Nothing in the records below should be altered in the copy, although the pictures must be left out.

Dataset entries
..........
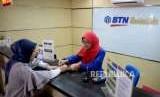 Petugas melayani transaksi nasabah di kantor layanan BTN Syariah, Jakarta, Senin (1/10).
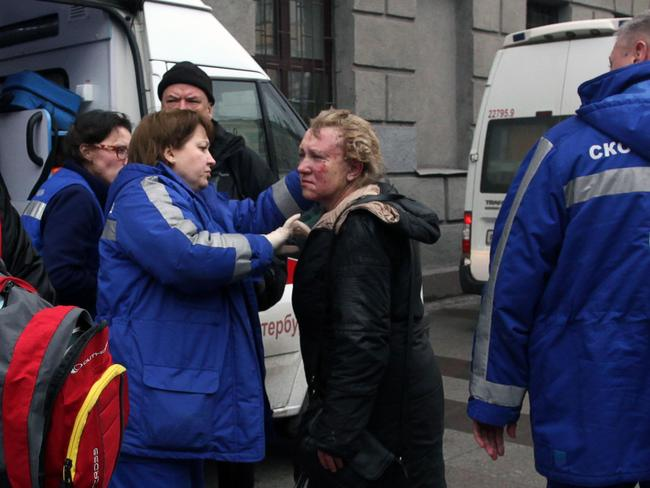 Medics help an injured woman outside Technological Institute metro station in Saint Petersburg on April 3, 2017. Picture: AFP.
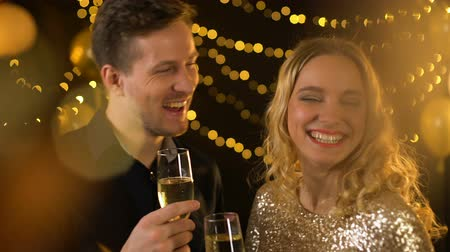şarap : Celebrating young couple toasting drinking champagne, festive lights background Stok Video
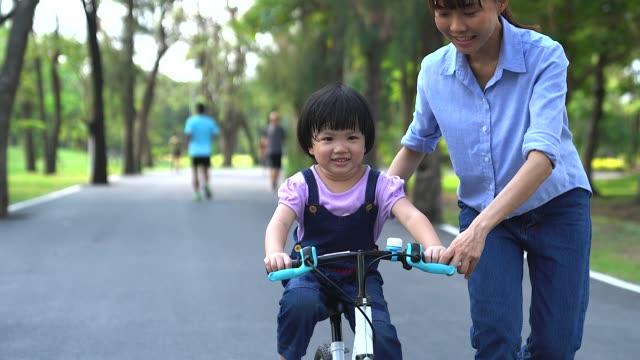 mutter unterrichtet einem kleinen mädchen auf dem fahrrad in einem sonnigen park. vorschulkinder lernen, sich auf dem fahrrad im öffentlichen park auszubalancieren. - teaching stock-videos und b-roll-filmmaterial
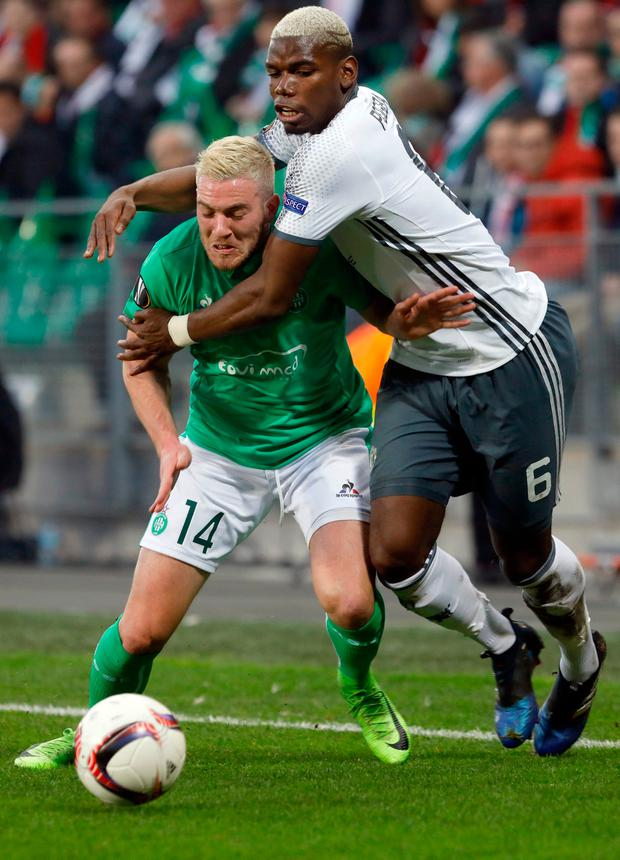 Manchester United's Paul Pogba, right, challenges for the ball with Saint Etienne's Jordan Veretout. Photo: Laurent Cipriani/AP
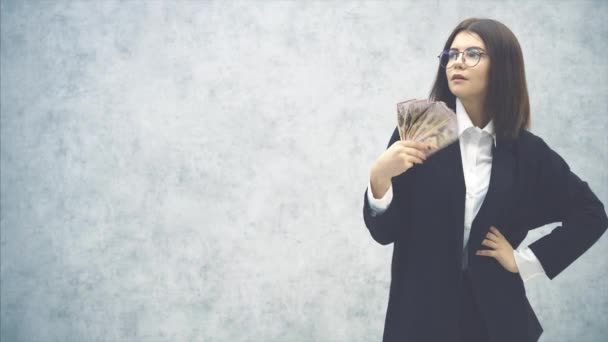 Cute young businesswoman in formal suit, her hand akimbo, waving a fan of money banknotes near her face, making wind. It is too hot.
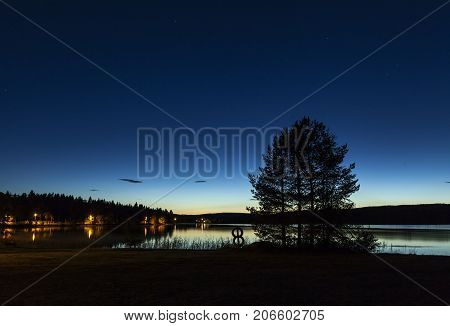 Sunset in the woodland, lake. Hills and ridges in the horizon, silhouette. Pathway along the lake.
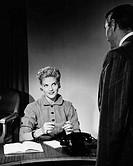 Woman sitting, listening to man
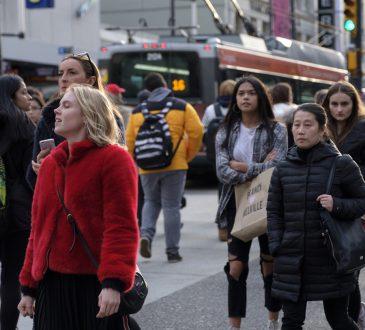 crowd walking on toronto street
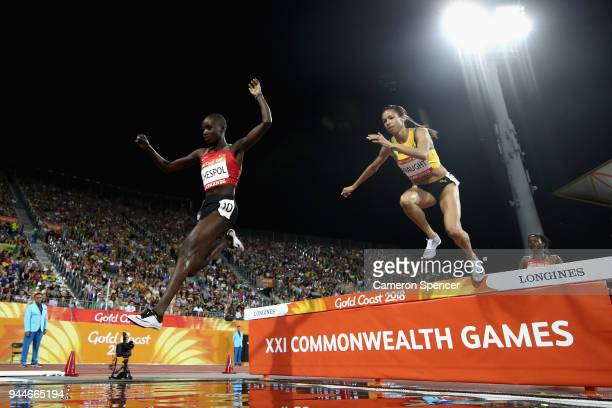Celliphine Chepteek Chespol of Kenya and Aisha Praught of Jamaica clear the water jump competes in the Women's 3000 metres Steeplechase final during...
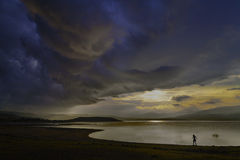 Storm developing over a lake Stock Photos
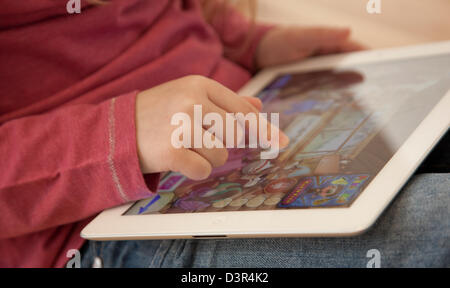 Young girl playing on an apple iPad tablet computer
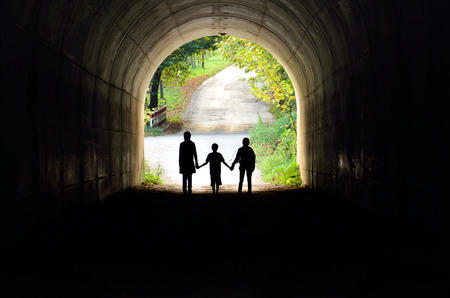 family silhouette in back lighting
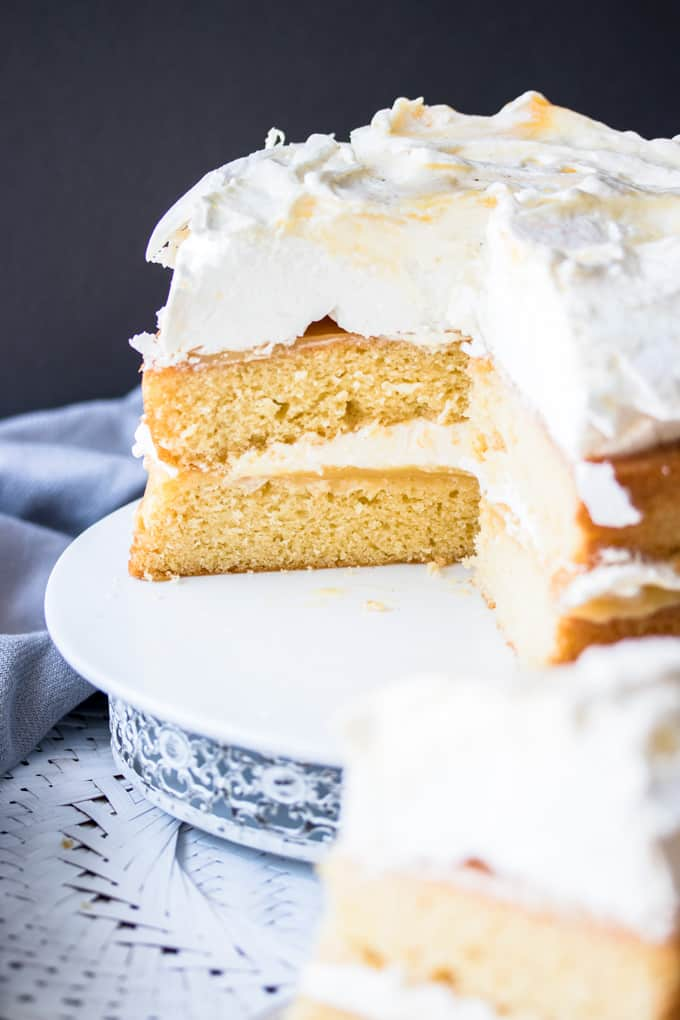 A Lemon Meringue Cake with slices cut off showing in the inside.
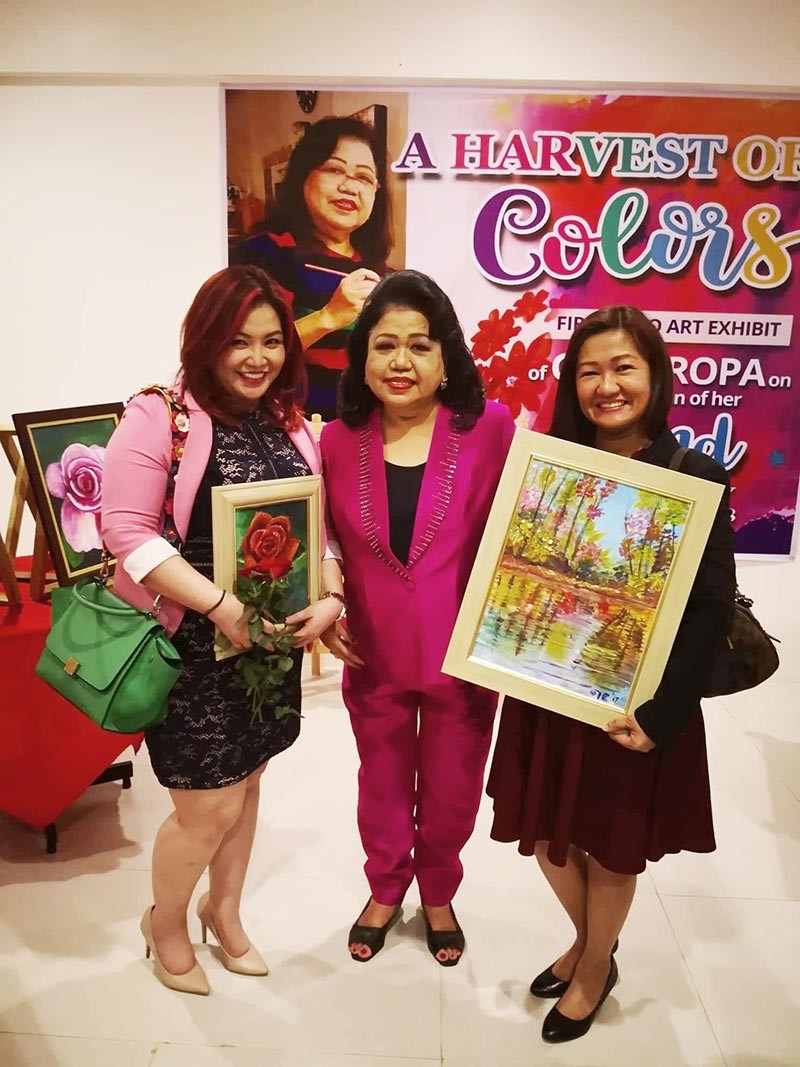 """DAVAO. Judge Jill Jaugan-Lo with the artist's """"A Rose"""" and Judge Estrellita Tolentino-Roxas with """"First Landscape"""". (Vinky Europa)"""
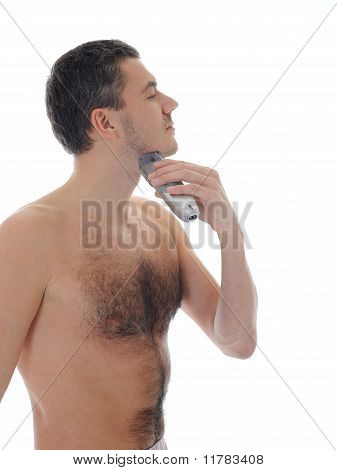 Young Handsome Man Shaving In The Morning . Isolated On White Background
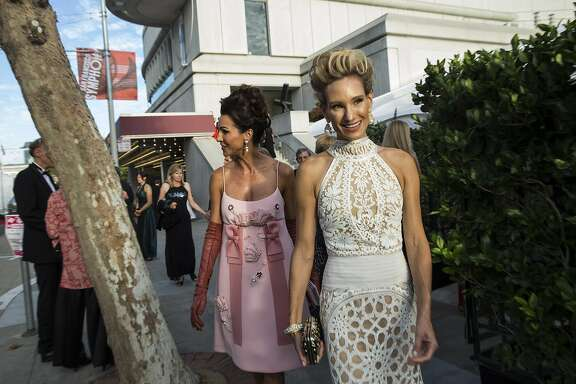 Nicole Curran (left) and Rachael Bowman walk along Grove Street to a tent set up for dinner while attending the San Francisco SymphonyÕs 2015 Opening Gala at Davies Symphony Hall in San Francisco, Calif., on Thursday, September 24, 2015.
..........
Final answer:
 Petugas melayani transaksi nasabah di kantor layanan BTN Syariah, Jakarta, Senin (1/10).
 Medics help an injured woman outside Technological Institute metro station in Saint Petersburg on April 3, 2017. Picture: AFP.
şarap : Celebrating young couple toasting drinking champagne, festive lights background Stok Video
 mutter unterrichtet einem kleinen mädchen auf dem fahrrad in einem sonnigen park. vorschulkinder lernen, sich auf dem fahrrad im öffentlichen park auszubalancieren. - teaching stock-videos und b-roll-filmmaterial
 Manchester United's Paul Pogba, right, challenges for the ball with Saint Etienne's Jordan Veretout. Photo: Laurent Cipriani/AP
 Cute young businesswoman in formal suit, her hand akimbo, waving a fan of money banknotes near her face, making wind. It is too hot.
 Sunset in the woodland, lake. Hills and ridges in the horizon, silhouette. Pathway along the lake.
 Woman sitting, listening to man
 crowd walking on toronto street
Celliphine Chepteek Chespol of Kenya and Aisha Praught of Jamaica clear the water jump competes in the Women's 3000 metres Steeplechase final during...
 Storm developing over a lake Stock Photos
 Young girl playing on an apple iPad tablet computer
 family silhouette in back lighting
 A Lemon Meringue Cake with slices cut off showing in the inside.
 """DAVAO. Judge Jill Jaugan-Lo with the artist's """"A Rose"""" and Judge Estrellita Tolentino-Roxas with """"First Landscape"""". (Vinky Europa)"""
 Young Handsome Man Shaving In The Morning . Isolated On White Background
 Nicole Curran (left) and Rachael Bowman walk along Grove Street to a tent set up for dinner while attending the San Francisco SymphonyÕs 2015 Opening Gala at Davies Symphony Hall in San Francisco, Calif., on Thursday, September 24, 2015.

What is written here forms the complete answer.